Quanto latte. Esubero del 2% probabile lo sforamento

latte

La produzione di latte in Italia ha ricominciato a correre, il che rende sempre più
probabile uno sforamento a fine campagna del quantitativo nazionale di
riferimento. A dircelo sono i dati Sian (Sistema informativo agricolo nazionale)
che, aggiornati a fine novembre 2012, ci danno la situazione delle consegne di latte
dal primo di aprile di quest’anno al 30 di settembre; sei mesi, ovvero l’esatta metà della
campagna lattiera che terminerà il prossimo 31 marzo.

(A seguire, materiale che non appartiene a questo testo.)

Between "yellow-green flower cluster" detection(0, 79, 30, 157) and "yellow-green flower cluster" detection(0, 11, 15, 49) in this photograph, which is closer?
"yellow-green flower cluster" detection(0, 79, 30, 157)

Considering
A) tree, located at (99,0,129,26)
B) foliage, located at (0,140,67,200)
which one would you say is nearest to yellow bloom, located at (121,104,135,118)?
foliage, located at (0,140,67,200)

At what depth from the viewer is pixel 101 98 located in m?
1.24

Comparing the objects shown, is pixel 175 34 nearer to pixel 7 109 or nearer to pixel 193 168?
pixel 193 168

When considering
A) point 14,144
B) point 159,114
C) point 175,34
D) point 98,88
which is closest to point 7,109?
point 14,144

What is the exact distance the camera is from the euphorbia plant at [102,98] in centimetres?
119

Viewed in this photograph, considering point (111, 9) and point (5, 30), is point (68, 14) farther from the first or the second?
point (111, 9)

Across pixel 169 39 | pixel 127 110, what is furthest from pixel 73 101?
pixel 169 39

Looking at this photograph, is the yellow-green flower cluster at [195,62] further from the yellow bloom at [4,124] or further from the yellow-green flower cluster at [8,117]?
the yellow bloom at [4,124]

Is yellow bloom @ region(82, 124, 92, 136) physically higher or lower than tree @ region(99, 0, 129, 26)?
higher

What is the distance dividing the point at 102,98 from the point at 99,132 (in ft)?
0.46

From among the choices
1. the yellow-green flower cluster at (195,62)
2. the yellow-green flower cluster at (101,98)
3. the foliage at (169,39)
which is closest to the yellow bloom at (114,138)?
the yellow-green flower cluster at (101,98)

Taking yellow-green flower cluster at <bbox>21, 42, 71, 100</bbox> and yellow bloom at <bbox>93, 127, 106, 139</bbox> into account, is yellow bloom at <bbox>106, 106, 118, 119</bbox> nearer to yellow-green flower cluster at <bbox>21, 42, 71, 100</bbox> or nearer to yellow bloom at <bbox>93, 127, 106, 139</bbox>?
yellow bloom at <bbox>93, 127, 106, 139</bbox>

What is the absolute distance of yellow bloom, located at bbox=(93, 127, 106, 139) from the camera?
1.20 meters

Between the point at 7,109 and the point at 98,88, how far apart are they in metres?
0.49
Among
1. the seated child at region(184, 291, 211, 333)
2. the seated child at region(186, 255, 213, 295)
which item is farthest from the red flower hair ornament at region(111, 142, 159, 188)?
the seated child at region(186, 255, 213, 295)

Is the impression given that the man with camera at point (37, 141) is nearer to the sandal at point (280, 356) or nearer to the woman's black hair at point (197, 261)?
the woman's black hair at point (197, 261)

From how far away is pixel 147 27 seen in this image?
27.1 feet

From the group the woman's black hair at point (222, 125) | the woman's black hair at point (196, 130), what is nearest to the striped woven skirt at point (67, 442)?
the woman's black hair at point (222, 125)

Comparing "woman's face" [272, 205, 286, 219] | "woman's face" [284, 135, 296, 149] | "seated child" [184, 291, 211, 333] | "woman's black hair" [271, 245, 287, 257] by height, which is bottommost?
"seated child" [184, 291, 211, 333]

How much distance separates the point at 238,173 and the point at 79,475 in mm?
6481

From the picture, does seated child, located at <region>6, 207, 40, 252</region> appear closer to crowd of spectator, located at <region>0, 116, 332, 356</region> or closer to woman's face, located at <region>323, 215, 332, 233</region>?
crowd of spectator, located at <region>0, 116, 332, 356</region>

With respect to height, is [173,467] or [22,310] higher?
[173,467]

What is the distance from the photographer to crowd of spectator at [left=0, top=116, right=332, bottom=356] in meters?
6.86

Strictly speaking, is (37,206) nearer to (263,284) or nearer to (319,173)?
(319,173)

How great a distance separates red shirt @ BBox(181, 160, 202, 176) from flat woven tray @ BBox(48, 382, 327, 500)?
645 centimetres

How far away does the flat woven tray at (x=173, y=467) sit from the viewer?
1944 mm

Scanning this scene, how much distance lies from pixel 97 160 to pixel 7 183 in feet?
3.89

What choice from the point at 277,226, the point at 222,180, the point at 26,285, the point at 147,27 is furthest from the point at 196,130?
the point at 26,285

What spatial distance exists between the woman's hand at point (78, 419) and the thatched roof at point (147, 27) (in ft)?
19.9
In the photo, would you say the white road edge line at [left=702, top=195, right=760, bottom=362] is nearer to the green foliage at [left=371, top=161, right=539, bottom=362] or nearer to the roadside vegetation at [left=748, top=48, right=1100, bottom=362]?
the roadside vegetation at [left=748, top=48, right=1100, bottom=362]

La tabella mostra la “progressione” delle consegne mensili rettificate nella campagna
20122013.
I quantitativi, espressi in tonnellate, registrati per un mese comprendono quelli registrati nei mesi precedenti. È
importante anche sottolineare che si
tratta di produzione rettificata in grasso,
come prescrivono le norme sul regime
del prelievo supplementare.

In particolare, la produzione complessiva
nazionale a fine settembre ammonta a
5.411.850 tonnellate di latte. Il dato corrispettivo
riferito all’anno scorso era pari
a 5.308.124 tonnellate. Tra i due valori
c’è una differenza dell’1,9%. Una situazione
in linea con quanto già verificato
nei mesi iniziali dell’attuale annata di produzione.

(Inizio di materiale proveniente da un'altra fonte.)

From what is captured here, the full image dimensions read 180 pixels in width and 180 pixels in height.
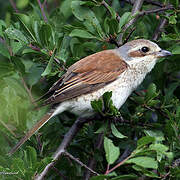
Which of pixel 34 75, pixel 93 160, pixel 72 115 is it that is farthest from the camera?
pixel 72 115

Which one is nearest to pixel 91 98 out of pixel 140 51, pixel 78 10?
pixel 140 51

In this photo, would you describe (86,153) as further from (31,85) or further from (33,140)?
(31,85)

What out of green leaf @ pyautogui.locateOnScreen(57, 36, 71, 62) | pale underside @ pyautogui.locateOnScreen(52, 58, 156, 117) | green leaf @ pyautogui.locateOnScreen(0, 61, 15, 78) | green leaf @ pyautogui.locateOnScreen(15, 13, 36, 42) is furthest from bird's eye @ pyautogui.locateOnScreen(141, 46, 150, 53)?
green leaf @ pyautogui.locateOnScreen(0, 61, 15, 78)

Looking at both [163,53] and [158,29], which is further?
[158,29]

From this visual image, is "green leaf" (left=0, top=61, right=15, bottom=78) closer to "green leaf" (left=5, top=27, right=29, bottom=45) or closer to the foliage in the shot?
the foliage

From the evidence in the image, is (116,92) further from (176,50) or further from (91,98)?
(176,50)

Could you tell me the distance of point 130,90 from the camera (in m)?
4.12

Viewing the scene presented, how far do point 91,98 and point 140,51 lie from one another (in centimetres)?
82

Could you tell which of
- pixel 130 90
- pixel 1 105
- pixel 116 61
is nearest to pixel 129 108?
pixel 130 90

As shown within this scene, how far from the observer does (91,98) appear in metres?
4.04

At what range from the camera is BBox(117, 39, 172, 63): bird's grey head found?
4.13 metres

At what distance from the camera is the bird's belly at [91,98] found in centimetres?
399

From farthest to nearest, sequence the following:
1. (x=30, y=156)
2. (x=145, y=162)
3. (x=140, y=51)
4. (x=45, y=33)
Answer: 1. (x=140, y=51)
2. (x=45, y=33)
3. (x=30, y=156)
4. (x=145, y=162)

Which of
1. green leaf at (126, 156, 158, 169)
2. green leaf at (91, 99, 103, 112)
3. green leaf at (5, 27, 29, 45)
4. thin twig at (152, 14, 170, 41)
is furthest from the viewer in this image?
thin twig at (152, 14, 170, 41)
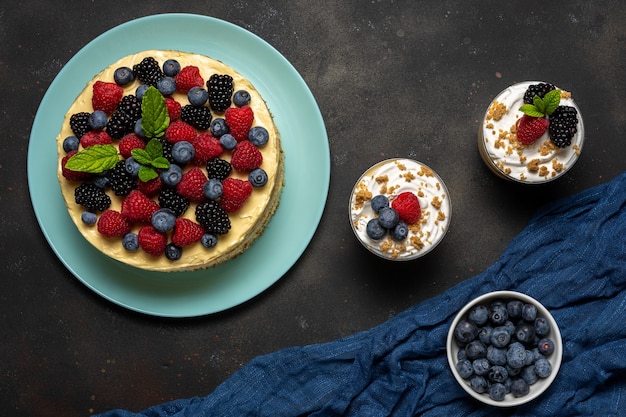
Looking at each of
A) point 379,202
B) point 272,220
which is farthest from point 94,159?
point 379,202

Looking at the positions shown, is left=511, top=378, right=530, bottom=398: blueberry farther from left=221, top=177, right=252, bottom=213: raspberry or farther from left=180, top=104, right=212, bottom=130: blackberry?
left=180, top=104, right=212, bottom=130: blackberry

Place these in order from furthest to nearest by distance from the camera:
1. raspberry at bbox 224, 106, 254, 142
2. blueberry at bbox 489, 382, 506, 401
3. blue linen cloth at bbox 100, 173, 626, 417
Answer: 1. blue linen cloth at bbox 100, 173, 626, 417
2. blueberry at bbox 489, 382, 506, 401
3. raspberry at bbox 224, 106, 254, 142

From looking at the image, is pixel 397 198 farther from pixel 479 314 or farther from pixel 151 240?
pixel 151 240

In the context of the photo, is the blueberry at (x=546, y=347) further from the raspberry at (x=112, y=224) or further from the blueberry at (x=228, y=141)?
the raspberry at (x=112, y=224)

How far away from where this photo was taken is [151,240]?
281 cm

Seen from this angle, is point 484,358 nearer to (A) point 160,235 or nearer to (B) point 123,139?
(A) point 160,235

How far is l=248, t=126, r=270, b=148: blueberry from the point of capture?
2.88m

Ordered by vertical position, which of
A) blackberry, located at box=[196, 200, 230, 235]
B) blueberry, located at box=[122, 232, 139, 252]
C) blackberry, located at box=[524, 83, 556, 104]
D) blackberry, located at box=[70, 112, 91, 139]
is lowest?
Answer: blueberry, located at box=[122, 232, 139, 252]

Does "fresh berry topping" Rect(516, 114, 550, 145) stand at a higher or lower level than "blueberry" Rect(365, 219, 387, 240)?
higher

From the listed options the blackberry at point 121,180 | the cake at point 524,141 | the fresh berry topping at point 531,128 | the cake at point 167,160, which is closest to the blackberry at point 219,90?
the cake at point 167,160

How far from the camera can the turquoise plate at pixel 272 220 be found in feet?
10.8

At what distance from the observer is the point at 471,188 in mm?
3453

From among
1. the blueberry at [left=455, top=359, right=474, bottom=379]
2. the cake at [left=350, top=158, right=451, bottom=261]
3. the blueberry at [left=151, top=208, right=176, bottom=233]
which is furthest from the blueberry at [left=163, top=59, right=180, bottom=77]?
the blueberry at [left=455, top=359, right=474, bottom=379]

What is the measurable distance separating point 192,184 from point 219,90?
41 centimetres
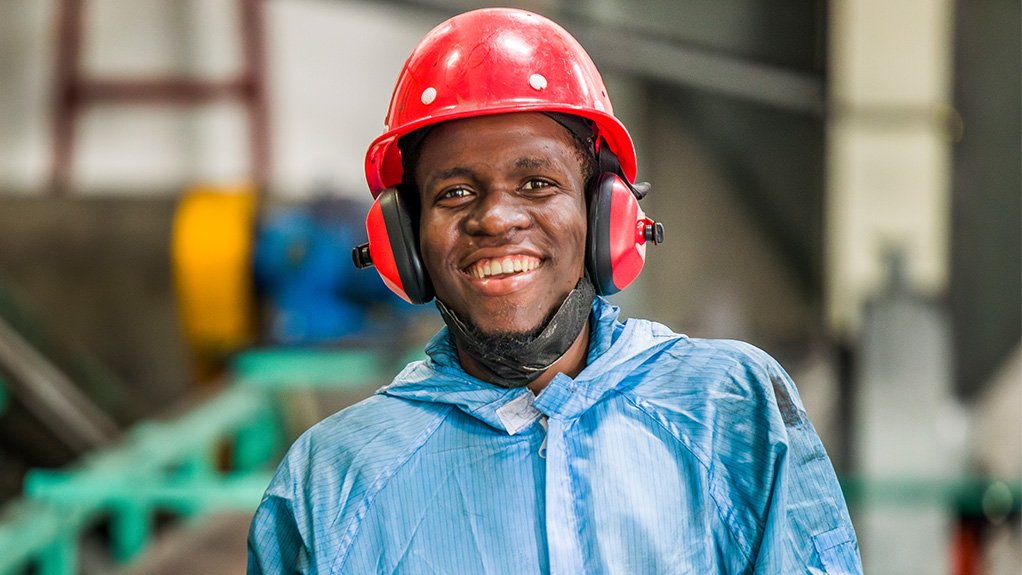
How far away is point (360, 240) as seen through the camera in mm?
4352

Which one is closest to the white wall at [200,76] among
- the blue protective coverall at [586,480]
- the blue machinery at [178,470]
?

La questione è che questo rialzo produttivo,
prima di eventuali
effetti sul
mercato del latte,
procura preoccupazioni
sul fronte
del rispetto della
quota latte nazionale.
Dopo ben tre
campagne senza
sforamenti di quota,
e dunque senza
i famigerati prelievi
supplementari (le
cosiddette multe
sulle quote latte),
ora l’incubo del superamento
potrebbe
riproporsi. Anzi, sta diventando altamente
probabile, anche alla luce della
dinamica che sta prendendo la produzione
di latte nelle nostre stalle.

«Si profila un esubero di circa 150mila
tonnellate dichiara
Paolo Gulinelli ad
Agra Press che
si tradurrebbe in un
prelievo nazionale pari a 40 milioni di
euro, cifra che corrisponde a quanto pagato
dall’Italia per la campagna
2008/2009».

Osservando gli andamenti mensili si deduce
che nei primi mesi della campagna
produttiva in corso (tra aprile e giugno
2012) la produzione è stata in forte aumento
rispetto all’annata precedente.
Poi, in luglio e agosto le consegne di latte
ai primi acquirenti hanno subìto un rallentamento.
In sostanza, i dati delle consegne
nei mesi estivi di quest’anno sono
risultati inferiori agli stessi mesi – escludendo
dunque qualsiasi fattore stagionale
– dello scorso anno.

Era una speranza di inversione di tendenza.
Invece a settembre la produzione
ha ricominciato a salire: le consegne
complessive in Italia nel corso del mese
sono state pari a 809.579 tonnellate di
latte, ovvero 6.788 tonnellate in più di
quanto prodotto e commercializzato nel
mese di settembre 2011.

Dal punto di vista della distribuzione geografica,
la stragrande maggioranza delle
regioni italiane vede crescere la propria
produzione di latte. In particolare, a
correre è soprattutto la produzione nelle
aree più vocate. In Lombardia la produzione
a settembre 2012 è del 2,55% più
elevata di quella dell’anno scorso. Similmente
accade in Emilia Romagna (+
1,72%) e in Veneto (+ 1,73%). In controtendenza,
ovvero con consegne a settembre
2012 inferiori a quelle registrate
a settembre 2011, troviamo solo Umbria,
Marche, Molise, Sicilia e Sardegna; che
vantano però pesi produttivi sul totale
nazionale relativamente poco elevati.